In the early days, Umezawa’s performance is quite promising. Yet, her husband continues to patronize and underestimate her. Of course, he just assumes she will accompany him when he is transferred to China, but she rather scandalously opts to stay in Japan. After all, she has secret affair with Hirabayashi to enjoy. She also redirected some of his Scrooge-like grandfather’s money to pay for his tuition. That turns out to be the sort of thing that is hard to stop once you start. Soon, Umezawa is falsifying documents and intercepting bank statements to maintain her lifestyle. Meanwhile, her senior colleague Yoriko Sumi starts investigating her suspicions, hoping to find something that would forestall her forced retirement.
Moon has the obvious feminist angle and the zeitgeisty financial crisis theme, but it is rather more than either sort of issue-driven drama. Thanks to Rie Miyazawa’s absolutely extraordinary lead performance, it is utterly impossible to pigeon hole Umezawa as some sort of Thelma or Louise in a business suit. Although she has good reasons to feel put-out, she is not a victim, but more of an existential heroine. Eventually she will even question the soundness of fiat currency and the legitimacy of Platonic reality. At that point, the third act takes a rather strange turn, but Yoshida lays enough groundwork so that it seems almost logical rather than jarring.

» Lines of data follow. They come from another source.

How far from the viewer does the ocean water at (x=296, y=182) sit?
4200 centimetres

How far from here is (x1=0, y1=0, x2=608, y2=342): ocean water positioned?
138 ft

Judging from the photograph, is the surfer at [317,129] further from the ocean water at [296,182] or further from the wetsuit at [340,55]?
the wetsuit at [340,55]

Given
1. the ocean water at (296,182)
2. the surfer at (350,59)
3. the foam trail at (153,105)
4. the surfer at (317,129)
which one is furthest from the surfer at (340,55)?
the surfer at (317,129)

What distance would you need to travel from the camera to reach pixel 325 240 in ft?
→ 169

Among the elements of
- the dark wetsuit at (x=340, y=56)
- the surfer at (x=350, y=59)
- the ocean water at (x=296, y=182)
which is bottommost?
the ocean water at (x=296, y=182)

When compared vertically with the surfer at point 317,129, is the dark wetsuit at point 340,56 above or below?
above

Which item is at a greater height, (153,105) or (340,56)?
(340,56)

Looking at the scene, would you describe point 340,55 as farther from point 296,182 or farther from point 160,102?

Miyazawa owns this film lock, stock, and barrel, but her greatest competition for the spotlight fittingly comes from Yuna Taira, who appears as the fourteen year old Umezawa in flashbacks. The young screen performer has no shortage of presence, yet still projects a sense of earnest vulnerability she shares with Miyazawa. Admittedly, it is tough being a guy in Moon, but Renji Ishibashi knocks us off-balance from time to time as the curmudgeonly old Kozo Hirabayashi. There is also something compellingly sad about Satomi Kobayashi’s performance as Sumi, a somewhat kindred spirit to Umezawa, who has adopted the diametrically opposite survival strategy.
Special NYAFF Guest Yoshida helms with great sensitivity and a subtly dark sense of humor, which distilled produce a truly distinctive vibe. This is a film that defies labels (is it a crime drama or a work of social criticism?) and up-ends expectations. Moon absolutely does not leave the audience in a “safe place,” but it is strangely satisfying spot to end. Throughout it all, Miyazawa is superhumanly engaging as Umezawa. Highly recommended for sophisticated audiences, Pale Moon screens today (6/29) at the Walter Reade, as part of NYAFF’s mini-focus on Yoshida.
LFM GRADE: B+
Posted on June 30th, 2015 at 12:37pm.